The mortality rate of 16.7% observed in this cohort aligns with reports from other tertiary care centers managing severe pediatric respiratory infections (9,10). The strong correlation between the pCO₂/pH ratio and PRESS scores highlights its utility in complementing established clinical severity indices (11).
The logistic regression analysis confirmed that each unit increase in the pCO₂/pH ratio was associated with a ten-fold rise in the odds of mortality. ROC analysis showed excellent discriminatory power, with an AUC of 0.981. The optimal cutoff value of 7.22 provided high sensitivity (98%) and moderate specificity (70%), making it a useful tool for early identification of high-risk patients.
In a study by Wrotek et al. (2021) on capillary blood gas parameters predicting the need for intensive care in children with bronchiolitis, they analysed 534 patients and found that partial carbon dioxide pressure was significantly elevated in those requiring ICU transfer (median 44.8 mmHg vs. 36.2 mmHg, p < 0.01), while other analysed CBG parameters were not statistically significant. Their ROC analysis demonstrated that pCO2 provided the best predictive value for ICU transfer, with an AUC of 0.773 (95% CI: 0.638–0.907, p < 0.01), while other parameters remained insignificant. A cutoff value of 41.8 mmHg (95% CI: 35.6–41.8) exhibited 67% sensitivity (95% CI: 38.4–88.2%) and 82% specificity (95% CI: 78.6–85.7%), along with a positive predictive value of 10.8% (95% CI: 7.4–15.3%) and a negative predictive value of 98.7% (95% CI: 97.4–99.4%).
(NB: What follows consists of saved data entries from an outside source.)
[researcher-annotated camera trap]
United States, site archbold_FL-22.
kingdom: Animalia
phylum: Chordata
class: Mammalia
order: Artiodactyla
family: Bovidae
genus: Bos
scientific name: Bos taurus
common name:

Wrotek et al. (2022) conducted another study on capillary blood gas in influenza patients, predicting the risk of lower respiratory tract infections and found that pCO2 showed the highest area under the curve for predicting LRTI in children under 6 months (AUC = 0.75, 95% CI: 0.63–0.87, p < 0.01), but was not significant in older age groups.
A study by Vo et al. (2021) assessed pCO2 levels in capillary blood gas samples taken upon hospital admission from 134 bronchiolitis patients and recorded significantly elevated mean pCO2 levels in those experiencing respiratory decompensation (48 mmHg versus 44 mmHg). A significant correlation between pCO2 levels and respiratory decompensation was established, demonstrating an increased odds ratio (OR = 1.07).
These findings suggest that integrating the pCO₂/pH ratio into routine PICU assessment may improve triage and guide timely escalation of care.
Strengths and Limitations
Strengths include the prospective design and comprehensive data collection. Limitations include the single-center setting and relatively small sample size, which may affect generalizability. Further multicenter studies are warranted to validate these results.
CONCLUSION
The pCO₂/pH ratio is a reliable, easily obtainable prognostic marker for children with severe LRTIs. A ratio above 7.22 identifies patients at higher risk of morbidity and mortality, enabling clinicians to prioritize intensive management strategies. Routine use of this ratio may enhance outcome prediction in pediatric critical care.